Now we must not ignore the Holy Spirit, as is often the case; and act and argue as if Jesus was still on earth in His body, as He was once, to heal the sick. We must not forget, that He, having accomplished redemption, and risen from the dead, an entire new order of things has been introduced by the Holy Ghost sent down from heaven. If you will look through the Acts you will find that the gift to heal the sick was limited to the apostles and a few others. Jas. 5:14-16 is quite a different matter. It is the prayer of faith on the confession of our faults one to another. The church of God was then still in its unity; but now, where is either the church in its unity, or the elders of the church?
Do we see then that the Holy Ghost is pleased, in these days of sad division and utter failure, to impart to any man or men the gift of healing? Surely we might suspect any man who made such pretensions. That the Lord is pleased to answer-earnest believing prayer, is surely true, as every Christian holds.
The deduction from the above scriptures is 'that Christ is the Savior for the body as well as for the soul. And if the health of the body is defective, He also is the only one to restore it." Yes, He is the giver of every grain of wheat also. But does that imply that there must be no farmers, millers, or bakers? He uses the means to supply our needs. And does He not bless the means used in infirmaries, hospitals, &c.; we do not find in the scriptures, the setting up of faith infirmaries to set broken bones, or cure sickness.

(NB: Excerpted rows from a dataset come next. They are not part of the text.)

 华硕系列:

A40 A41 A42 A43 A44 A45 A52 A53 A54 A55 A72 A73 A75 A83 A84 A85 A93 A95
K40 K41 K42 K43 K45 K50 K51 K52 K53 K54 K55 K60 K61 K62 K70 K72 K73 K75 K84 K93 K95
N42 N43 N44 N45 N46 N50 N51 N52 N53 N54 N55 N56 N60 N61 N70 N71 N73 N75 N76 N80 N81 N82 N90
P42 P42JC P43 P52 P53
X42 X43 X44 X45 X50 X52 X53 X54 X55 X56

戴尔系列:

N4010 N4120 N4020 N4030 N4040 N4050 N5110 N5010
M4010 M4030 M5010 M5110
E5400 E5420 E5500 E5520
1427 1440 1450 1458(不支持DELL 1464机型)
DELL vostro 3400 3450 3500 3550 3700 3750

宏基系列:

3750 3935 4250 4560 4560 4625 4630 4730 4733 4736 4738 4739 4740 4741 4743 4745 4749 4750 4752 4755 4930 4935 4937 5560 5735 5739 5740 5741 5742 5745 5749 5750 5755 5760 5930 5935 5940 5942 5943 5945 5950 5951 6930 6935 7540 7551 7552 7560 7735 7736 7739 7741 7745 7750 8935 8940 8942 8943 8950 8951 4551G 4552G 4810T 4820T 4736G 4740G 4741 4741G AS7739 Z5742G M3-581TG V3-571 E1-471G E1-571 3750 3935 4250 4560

We do not doubt that every blessing to man flows through Christ's atoning death, but that -does not imply that all medicine and medical skill must be laid aside, and that we must expect to be healed by faith, any more than that we may dispense with food and expect to eat our dinner by faith.

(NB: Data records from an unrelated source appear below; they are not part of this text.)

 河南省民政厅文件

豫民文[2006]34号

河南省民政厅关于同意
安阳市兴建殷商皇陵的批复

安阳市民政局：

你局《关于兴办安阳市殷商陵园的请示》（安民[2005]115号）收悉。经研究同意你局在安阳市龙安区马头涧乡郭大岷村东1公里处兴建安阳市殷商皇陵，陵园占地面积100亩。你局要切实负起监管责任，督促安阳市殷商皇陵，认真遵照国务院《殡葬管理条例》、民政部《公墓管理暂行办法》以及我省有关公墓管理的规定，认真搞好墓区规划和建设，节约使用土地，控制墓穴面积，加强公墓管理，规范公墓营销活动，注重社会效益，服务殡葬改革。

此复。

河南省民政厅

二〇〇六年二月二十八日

Yet the Lord Jesus when here below, did both heal the sick, and feed the hungry; and the Holy Ghost, who is still on earth, " dividing to every man severally as he will," did whilst the church remained in its unity impart the gift of healing. But in these last days you find the pretension of such power more in connection with some delusion of Satan, as in spiritualism.

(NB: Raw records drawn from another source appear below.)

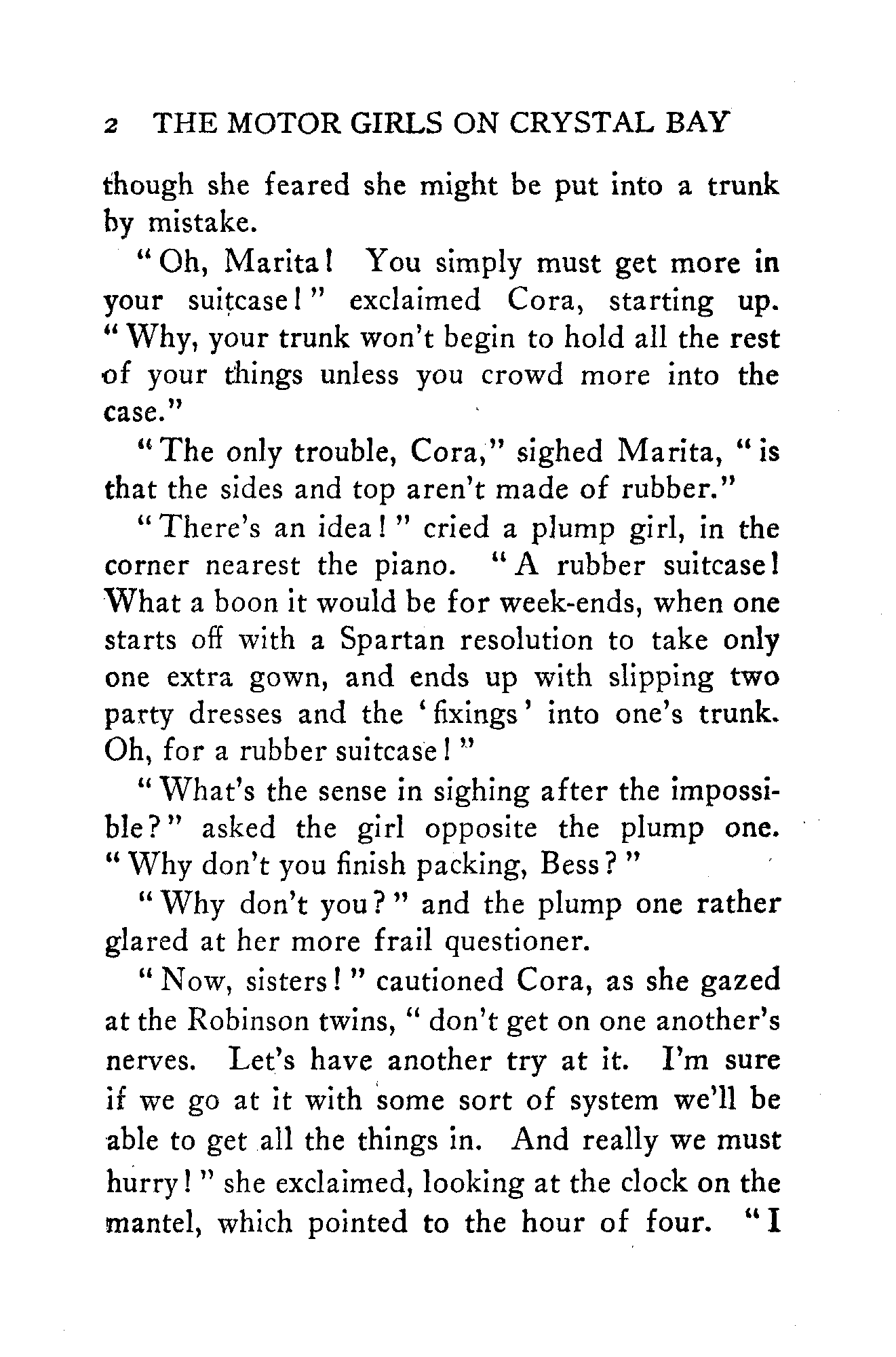 2 THE MOTOR GIRLS ON CRYSTAL BAY

though she feared she might be put into a trunk by mistake.

"Oh, Marita! You simply must get more in your suitcase!" exclaimed Cora, starting up. "Why, your trunk won't begin to hold all the rest of your things unless you crowd more into the case."

"The only trouble, Cora," sighed Marita, "is that the sides and top aren't made of rubber."

"There's an idea!" cried a plump girl, in the corner nearest the piano. "A rubber suitcase! What a boon it would be for week-ends, when one starts off with a Spartan resolution to take only one extra gown, and ends up with slipping two party dresses and the 'fixings' into one's trunk. Oh, for a rubber suitcase!"

"What's the sense in sighing after the impossible?" asked the girl opposite the plump one. "Why don't you finish packing, Bess?"

"Why don't you?" and the plump one rather glared at her more frail questioner.

"Now, sisters!" cautioned Cora, as she gazed at the Robinson twins, "don't get on one another's nerves. Let's have another try at it. I'm sure if we go at it with some sort of system we'll be able to get all the things in. And really we must hurry!" she exclaimed, looking at the clock on the mantel, which pointed to the hour of four. "I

Only very lately a book was sent us from a spiritualist, a converser with demons, who denied the atonement of the Lord Jesus; and yet was a wonderful medium of power to heal the sick; giving you abundant cases equal to any of Bethshan. There could be no doubt this was the direct work of Satan.
Of the other scripture you name, 1 Cor. 13:8 certainly shows that miraculous gifts would fail or cease. But love never faileth. The love of God is shed abroad in our hearts. What a blessed fact! We have not to love Him in order that He may love us. We have not to serve Him in order that the Holy Ghost may be given us. But we must ever remember we are not to judge of that love by things under the sun; for whom He loveth He chasteneth. Now in all ministry love is of immense importance. Thus betwixt the sovereign distribution of gifts in 1 Cor. 12, and their exercise in chapter xiv., we have this chapter of love (xiii.) coming in between. The Lord grant that we may ever follow after charity, and desire spiritual gifts. We need this all the more, as Satan is busy preparing the way for antichrist. (See 2 Thess. 2:3-12.) Yes, every movement of the present day is either preparing the way for antichrist, or leading the true saints of God to wait for His Son from heaven. " The Spirit and the bride say, Come!"